GLOVERSVILLE – Black Lives Matter activist Lashawn Hawkins announced she was ending her announced campaign for city councilperson-at-large on Tuesday, the last day political independents could file petitions to run for office.
Hawkins said she had collected 93 signatures, more than the 91 needed to run as an independent, but she believes some of her signatures may have come from people who are not registered to vote. She said rather than run the risk of having her independent petition thrown out for not having valid signatures, she decided instead to go back to the drawing board and work harder to register more voters in Gloversville and throughout Fulton County.
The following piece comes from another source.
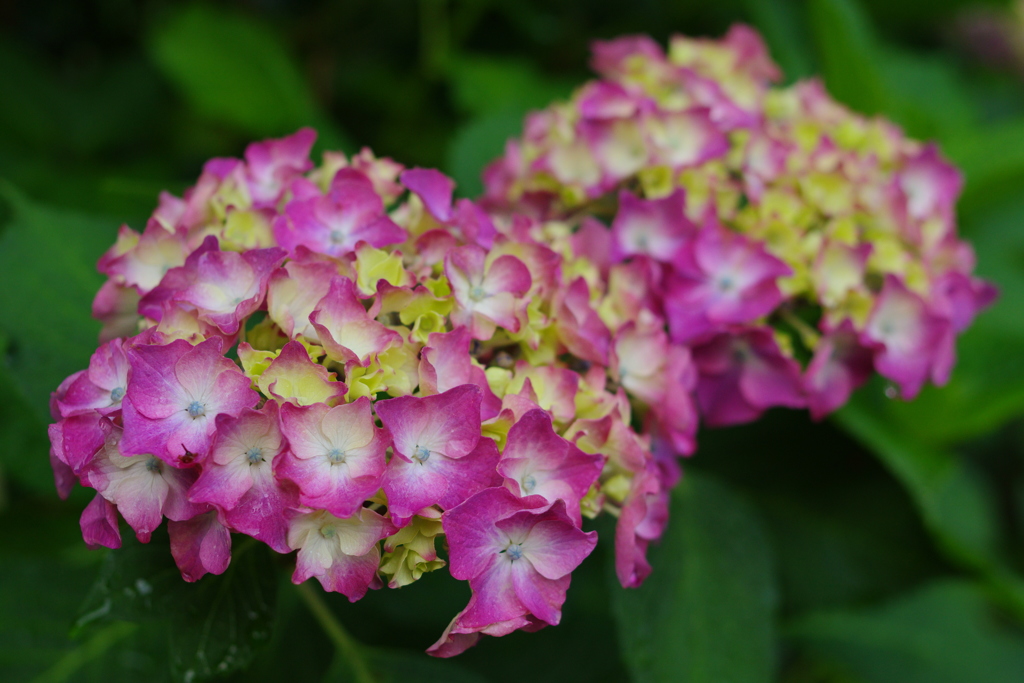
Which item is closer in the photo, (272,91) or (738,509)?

“The more people I interacted with, the more I realized — come November — I don’t have, and there aren’t enough, people who support me who are registered,” she said. “They’re not going to the polls in November, so it was like a reality check for me, basically. Being new to politics, and all of this political stuff, I realized ‘Oh, OK, you’re out here trying to get a group of people to vote who aren’t even registered, you need to rewind, step back some, get into your community and get these people registered.’ The people who need to be voting here, aren’t.”
Hawkins rose to prominence last summer after organizing her signature “silent” style of Black Lives Matter protests in Johnstown, Gloversville and other locations, connecting her to many young people throughout the area.
Hawkins’ protest style was praised by local police agencies, and she was invited as a community activist to be part of the local state-mandated police reform planning process. Hawkins has worked with Montgomery County Sheriff Jeff Smith, Fulton County Sheriff Richard Giardino, Gloversville Police Chief Anthony Clay, Amsterdam Police Chief John Thomas and others.
She announced her candidacy for councilperson-at-large in February, originally intending to run as a member of the Democratic Party, having filed a petition to run as a Democrat after receiving approval to do so by the Fulton County Democratic Committee, but her petition was thrown out by the Fulton County Board of Elections in April because Hawkins was, at that time, a registered independent and had missed the Feb. 14 deadline to change her party affiliation.
Even though she had permission from the Democratic Party to run on their line, her petition falsely stated she was a Democrat, leading the BOE to throw it out.
Hawkins said she has since changed her party affiliation to Democrat, but now she intends to change it back to independent.
Hawkins said she will continue to register voters, and will likely come back again and run for office four years from now.
“I’m going to create a four-year plan,” she said.”